Alluring Stimulant: A History of Five-Stone Powder in Medieval China

Event title and speaker name; speaker headshot; picture of minerals clustered by type
Thursday, April 07, 2022
3:00 pm - 4:30 pm
Yan Liu (Assistant Professor of History, SUNY Buffalo)
APSI Speaker Series

During China's formative era of pharmacy (200-800 CE), poisons were deployed as healing agents to not just treat intractable illnesses but also invigorate life. Focusing on an arsenic drug named Five-Stone Powder (Wushi San), this talk demonstrates its remarkable appeal in medieval Chinese society due to its perceived power to enhance the body and illuminate the mind. Mismanaged, however, the powder could trigger devastating effects on the body, even death.

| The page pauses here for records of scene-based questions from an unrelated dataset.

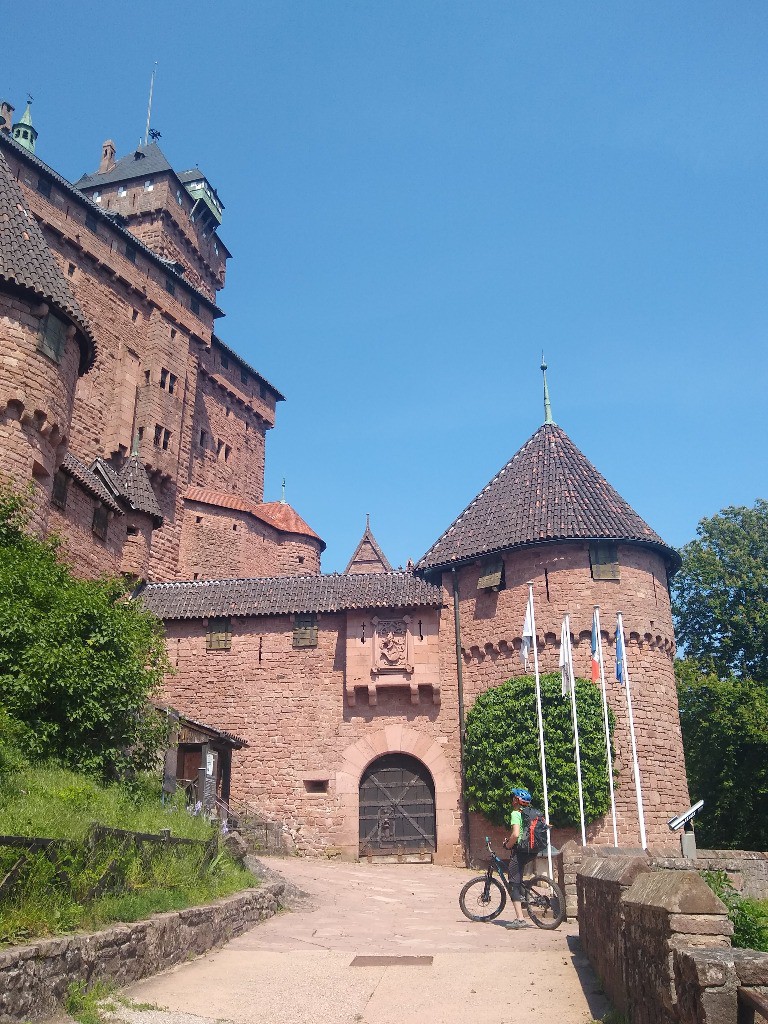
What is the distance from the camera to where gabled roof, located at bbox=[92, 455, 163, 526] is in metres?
21.6

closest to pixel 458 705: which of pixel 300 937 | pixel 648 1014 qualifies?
pixel 300 937

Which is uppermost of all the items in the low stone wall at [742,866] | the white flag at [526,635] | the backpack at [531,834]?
the white flag at [526,635]

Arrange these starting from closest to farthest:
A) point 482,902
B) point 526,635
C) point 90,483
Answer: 1. point 482,902
2. point 90,483
3. point 526,635

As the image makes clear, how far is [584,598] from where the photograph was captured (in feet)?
69.1

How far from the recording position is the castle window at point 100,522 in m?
18.6

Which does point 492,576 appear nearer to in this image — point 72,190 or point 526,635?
point 526,635

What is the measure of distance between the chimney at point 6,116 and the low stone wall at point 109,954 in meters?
43.6

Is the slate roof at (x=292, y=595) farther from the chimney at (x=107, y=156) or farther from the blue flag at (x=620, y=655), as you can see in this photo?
the chimney at (x=107, y=156)

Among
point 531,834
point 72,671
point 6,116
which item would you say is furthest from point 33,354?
point 6,116

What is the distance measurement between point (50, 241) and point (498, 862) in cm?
2803

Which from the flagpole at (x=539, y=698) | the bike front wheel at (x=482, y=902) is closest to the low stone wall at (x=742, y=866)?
the bike front wheel at (x=482, y=902)

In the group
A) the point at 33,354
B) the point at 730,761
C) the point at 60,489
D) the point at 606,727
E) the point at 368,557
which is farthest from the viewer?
the point at 368,557

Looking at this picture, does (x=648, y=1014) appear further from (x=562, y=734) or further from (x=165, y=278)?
(x=165, y=278)

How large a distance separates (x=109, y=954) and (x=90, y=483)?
41.6 feet
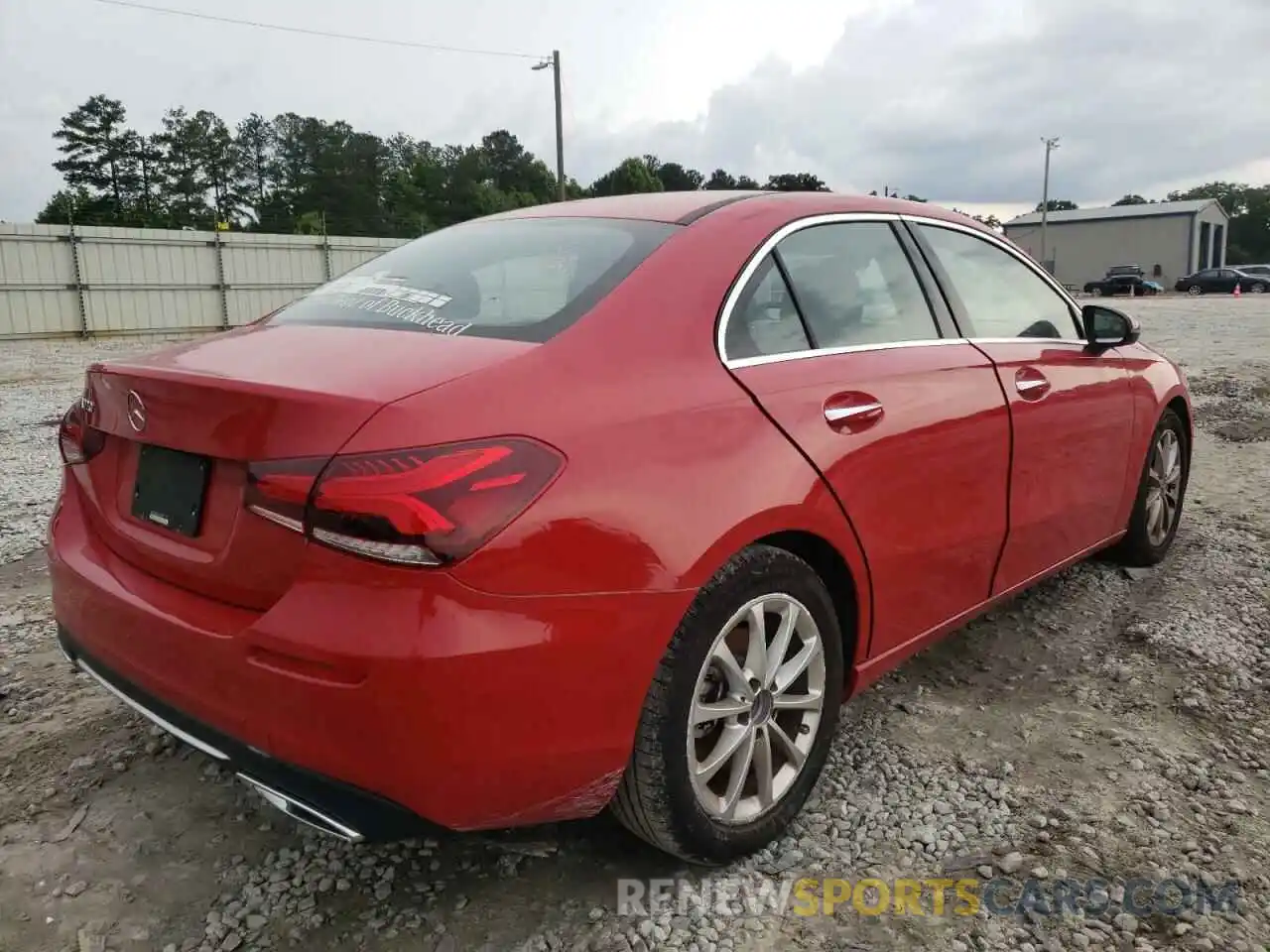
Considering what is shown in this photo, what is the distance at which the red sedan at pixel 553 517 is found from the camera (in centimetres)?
168

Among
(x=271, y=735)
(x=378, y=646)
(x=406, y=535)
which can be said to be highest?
(x=406, y=535)

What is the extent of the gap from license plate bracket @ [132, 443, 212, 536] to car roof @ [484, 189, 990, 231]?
1265 mm

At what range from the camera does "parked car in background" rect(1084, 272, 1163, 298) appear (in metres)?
46.3

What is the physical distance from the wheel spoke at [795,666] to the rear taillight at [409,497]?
2.76 feet

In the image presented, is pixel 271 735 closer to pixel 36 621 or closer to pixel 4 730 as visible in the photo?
pixel 4 730

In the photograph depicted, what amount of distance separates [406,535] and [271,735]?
470 millimetres

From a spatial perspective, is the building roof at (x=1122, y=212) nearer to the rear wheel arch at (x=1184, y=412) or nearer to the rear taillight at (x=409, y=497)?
the rear wheel arch at (x=1184, y=412)

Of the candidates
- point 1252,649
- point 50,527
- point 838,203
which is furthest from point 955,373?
point 50,527

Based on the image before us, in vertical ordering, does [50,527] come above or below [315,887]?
above

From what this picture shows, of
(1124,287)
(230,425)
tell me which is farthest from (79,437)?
(1124,287)

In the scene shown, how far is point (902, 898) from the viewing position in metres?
2.17

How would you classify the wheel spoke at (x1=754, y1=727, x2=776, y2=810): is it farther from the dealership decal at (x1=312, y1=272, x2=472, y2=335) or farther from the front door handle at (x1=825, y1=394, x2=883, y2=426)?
the dealership decal at (x1=312, y1=272, x2=472, y2=335)

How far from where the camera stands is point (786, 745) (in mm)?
2320

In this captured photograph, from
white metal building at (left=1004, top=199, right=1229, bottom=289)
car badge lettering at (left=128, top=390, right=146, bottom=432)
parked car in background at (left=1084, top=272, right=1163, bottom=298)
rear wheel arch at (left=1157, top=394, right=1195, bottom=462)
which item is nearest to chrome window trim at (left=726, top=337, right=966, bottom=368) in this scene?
car badge lettering at (left=128, top=390, right=146, bottom=432)
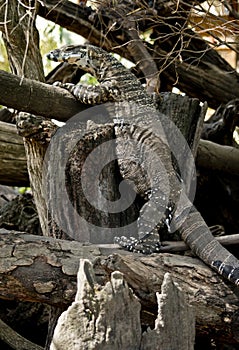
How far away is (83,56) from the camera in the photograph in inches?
173

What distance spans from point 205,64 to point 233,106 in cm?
69

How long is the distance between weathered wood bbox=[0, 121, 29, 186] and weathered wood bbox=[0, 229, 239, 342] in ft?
5.12

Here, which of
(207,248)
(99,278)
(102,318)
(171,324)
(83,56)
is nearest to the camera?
(102,318)

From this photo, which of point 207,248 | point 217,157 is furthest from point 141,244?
point 217,157

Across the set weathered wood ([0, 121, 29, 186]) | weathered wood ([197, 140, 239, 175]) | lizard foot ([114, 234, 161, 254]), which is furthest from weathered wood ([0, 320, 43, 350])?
weathered wood ([197, 140, 239, 175])

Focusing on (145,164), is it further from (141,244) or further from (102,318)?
(102,318)

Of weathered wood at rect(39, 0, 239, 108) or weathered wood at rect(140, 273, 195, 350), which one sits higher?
weathered wood at rect(39, 0, 239, 108)

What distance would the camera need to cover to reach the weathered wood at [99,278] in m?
2.83

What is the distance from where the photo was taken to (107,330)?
1.92 metres

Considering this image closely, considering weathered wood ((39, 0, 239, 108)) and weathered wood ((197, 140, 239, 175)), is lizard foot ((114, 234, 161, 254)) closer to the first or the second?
weathered wood ((197, 140, 239, 175))

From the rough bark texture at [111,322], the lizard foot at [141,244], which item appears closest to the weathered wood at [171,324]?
the rough bark texture at [111,322]

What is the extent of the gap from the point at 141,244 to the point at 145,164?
0.58m

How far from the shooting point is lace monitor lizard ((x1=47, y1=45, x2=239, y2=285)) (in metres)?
3.42

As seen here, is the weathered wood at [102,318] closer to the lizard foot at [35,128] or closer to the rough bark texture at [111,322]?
the rough bark texture at [111,322]
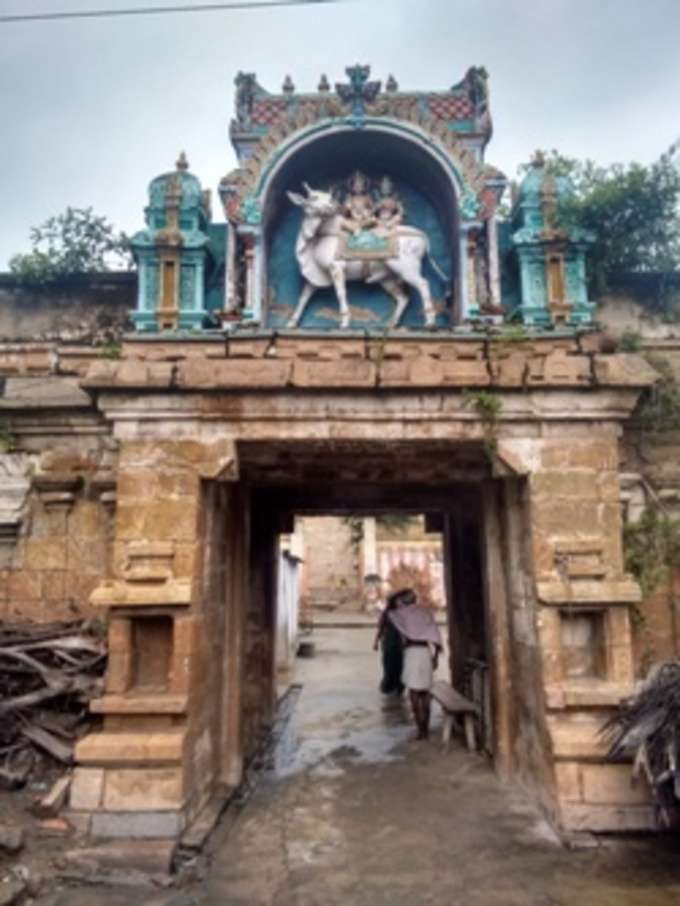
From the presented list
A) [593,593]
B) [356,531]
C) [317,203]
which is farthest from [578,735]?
[356,531]

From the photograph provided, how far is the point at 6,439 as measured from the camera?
19.3 ft

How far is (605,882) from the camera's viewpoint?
13.2 ft

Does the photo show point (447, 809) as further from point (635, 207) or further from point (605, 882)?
point (635, 207)

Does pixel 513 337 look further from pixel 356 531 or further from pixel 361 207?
pixel 356 531

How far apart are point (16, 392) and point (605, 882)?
5873mm

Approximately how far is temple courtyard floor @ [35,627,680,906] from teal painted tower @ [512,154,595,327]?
4.61 metres

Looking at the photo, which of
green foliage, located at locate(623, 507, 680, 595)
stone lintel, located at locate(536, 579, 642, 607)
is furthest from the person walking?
stone lintel, located at locate(536, 579, 642, 607)

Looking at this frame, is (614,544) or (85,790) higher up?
(614,544)

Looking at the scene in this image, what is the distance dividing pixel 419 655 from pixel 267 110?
6.72 meters

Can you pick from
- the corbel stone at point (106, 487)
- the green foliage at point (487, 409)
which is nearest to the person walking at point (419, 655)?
the green foliage at point (487, 409)

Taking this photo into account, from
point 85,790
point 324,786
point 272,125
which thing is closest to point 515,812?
point 324,786

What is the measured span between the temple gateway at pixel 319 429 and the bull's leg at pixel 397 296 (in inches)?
1.0

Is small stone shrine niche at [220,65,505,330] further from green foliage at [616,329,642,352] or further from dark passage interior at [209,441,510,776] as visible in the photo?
dark passage interior at [209,441,510,776]

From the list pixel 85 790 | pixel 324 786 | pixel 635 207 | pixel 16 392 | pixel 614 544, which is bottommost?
pixel 324 786
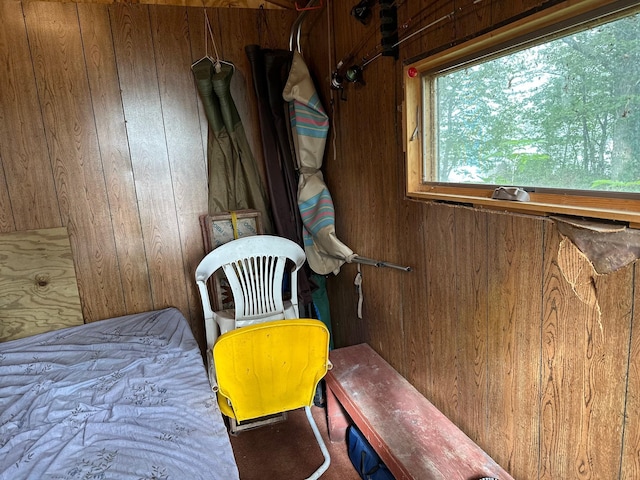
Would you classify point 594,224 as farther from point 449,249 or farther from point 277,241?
point 277,241

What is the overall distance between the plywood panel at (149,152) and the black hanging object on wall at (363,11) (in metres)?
1.28

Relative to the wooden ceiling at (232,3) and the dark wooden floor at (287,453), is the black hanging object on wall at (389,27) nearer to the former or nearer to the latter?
the wooden ceiling at (232,3)

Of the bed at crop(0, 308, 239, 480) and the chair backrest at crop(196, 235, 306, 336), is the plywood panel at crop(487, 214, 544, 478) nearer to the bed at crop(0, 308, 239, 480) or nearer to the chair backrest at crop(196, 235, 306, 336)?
the bed at crop(0, 308, 239, 480)

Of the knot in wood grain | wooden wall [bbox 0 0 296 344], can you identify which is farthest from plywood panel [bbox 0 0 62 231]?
the knot in wood grain

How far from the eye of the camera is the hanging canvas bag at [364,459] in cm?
164

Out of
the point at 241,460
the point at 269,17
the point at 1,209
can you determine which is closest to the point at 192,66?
the point at 269,17

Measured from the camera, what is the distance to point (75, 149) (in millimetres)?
2355

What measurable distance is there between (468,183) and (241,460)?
1.68m

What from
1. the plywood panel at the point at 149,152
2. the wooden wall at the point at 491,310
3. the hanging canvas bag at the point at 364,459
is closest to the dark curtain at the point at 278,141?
the wooden wall at the point at 491,310

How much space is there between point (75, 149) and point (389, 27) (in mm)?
1870

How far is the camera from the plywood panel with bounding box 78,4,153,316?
2.31m

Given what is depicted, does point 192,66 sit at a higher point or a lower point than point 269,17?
lower

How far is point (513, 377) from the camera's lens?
1.26 metres

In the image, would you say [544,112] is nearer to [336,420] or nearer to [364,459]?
[364,459]
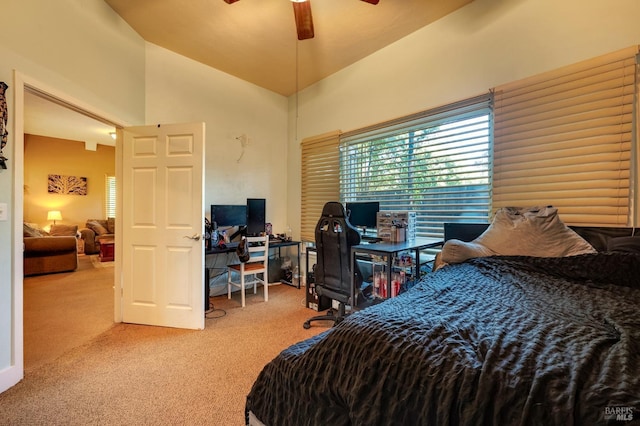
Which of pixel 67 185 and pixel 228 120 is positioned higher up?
pixel 228 120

By examining this popular yet controversial drug and the debates surrounding it among physicians and scholars, this talk highlights the role of bodily sensations in administering the stimulant and more broadly, the dynamic and processual characteristic of drug therapy in Chinese healing culture.

About the speaker:
Yan Liu is an assistant professor in History at SUNY, Buffalo. He obtained his PhD in History of Science at Harvard University in 2015, and was an Andrew W. Mellon Postdoctoral Fellow at the Jackman Humanities Institute at the University of Toronto from 2015-16. He specializes in the history of medicine in premodern China, with a focus on material culture of medicine, religious healing, the history of senses and emotions, and the global circulation of medical knowledge. His first book, Healing with Poisons: Potent Medicines in Medieval China, was published by the University of Washington Press in 2021 (open access available). His second book project explores the circulation of aromatics (saffron, camphor, etc.) and olfactory knowledge along the Silk Road from the 7th to 13th century.